Conventional scholarship still stands behind the "documentary hypothesis" for the Torah, with the JED strands all in written form before the Exile; if's specious if Thompson calls the Torah post-exilic just because the P strand and final editing came into written form after the Exile. (In fact, per that link, Thompson allegedly dates the final redaction of the Torah to the Hasmonean era!) And, I still stand by some, if modified, version of the documentary hypothesis. Even if the fragmentary hypothesis is a modifier, I don't see an extreme version of it as being "controlling." Also, proponents of such an extreme version seem to laten the date of writing in Palestine. And, it seems like critics of the documentary hypothesis want to impose modern book-publishing editing ideas and mechanisms on authors of 2,500-3,000 years ago.

Conventional scholarship also considers the whole of the "deuteronomic history" to be Exilic, not post-Exilic, as internal indicators such as the end of 2 Kings and citations of earlier, seemingly written, sources, show.

As for the claim that Ehrman is an amateur in the area of intertextuality, I highly doubt that. And, Dykstra seems to think there's some special magic to not being an amateur in this area, as though intertextuality is a magic wand.

As for the idea that fear makes some scholars reticent? Might be true at religious universities, but not in the secular world. Some type of fallacy there by Dykstra.

That said, some modern minimalist critics appear to project ideas behind new literary criticism back on biblical writers without any proof. Yes, from Dykstra's piece, some people in antiquity may have thought of Jesus the way he does himself and the way he thinks they did.

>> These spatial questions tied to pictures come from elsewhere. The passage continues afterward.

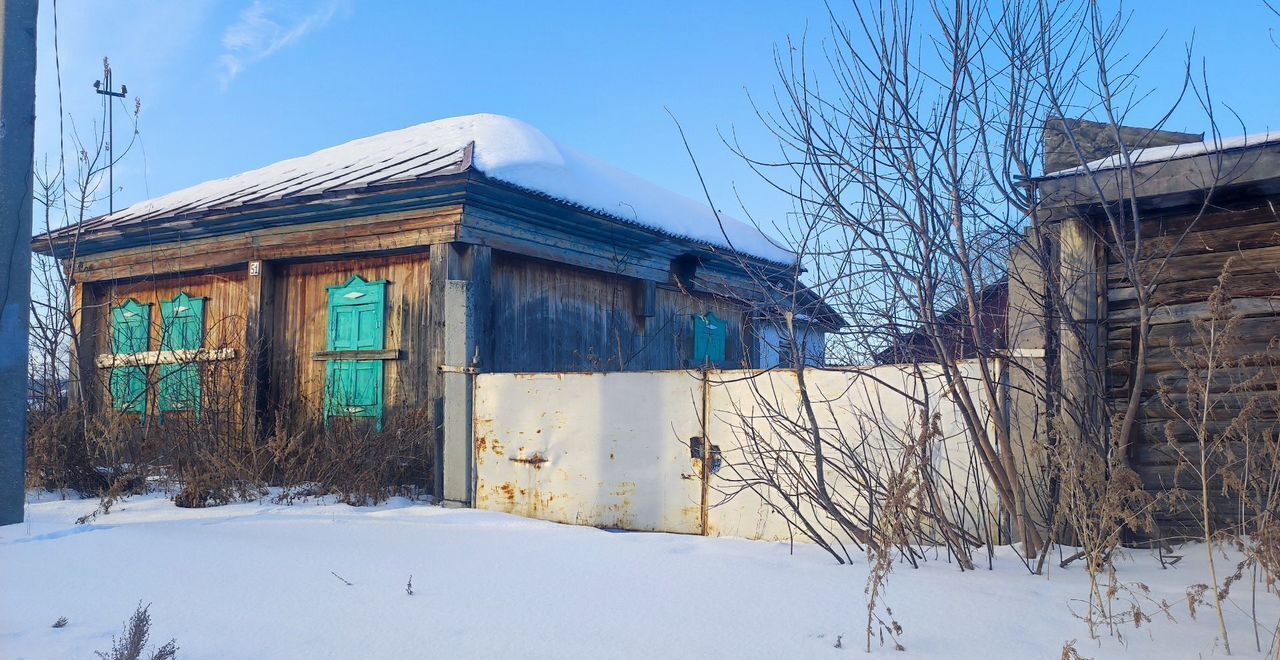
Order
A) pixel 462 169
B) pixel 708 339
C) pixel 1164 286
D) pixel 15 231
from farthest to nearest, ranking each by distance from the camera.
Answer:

We call such people "Gnostics."

2 comments:

Nasreen Iqbal said...

For a long time, I was partial to the position that Jesus never existed. It seemed suspect, even in a time when so few were able to read and write, that there were NO contemporary secular accounts of him.

He seemes like a character that could be a sort of hodge podge of other zealots.

I no longer think that. And the reason is that we know that the Apostles of early Christianity are historical. When they wandered off to talk about him and ended up martyred, that's documented in ways Jesus isn't.

I'm not sure they would die for a character they made up. People might die for a fictional character they mistanekly believe was real, but for one they made up a couple decades up back home?

That doesn't mean the Gospels are... um, accurate (I was going to say "Gospel"). My faith insists that Jesus existed but was a prophet and was not crucified.

On the other hand, my favorite version of busting the Jesus myth came from Philip K. Dick, who hypothesizes a copy of "Q" (a theoretical document of Jesus quotes that was used as a common source for Matthew and Luke) getting found - and being dated to 400 BC.

Gadfly said...

Now, that's an interesting twist. That said my idea, if he was a historic character but a century or so earlier, would allow time for various traditions & schools of thought to develop.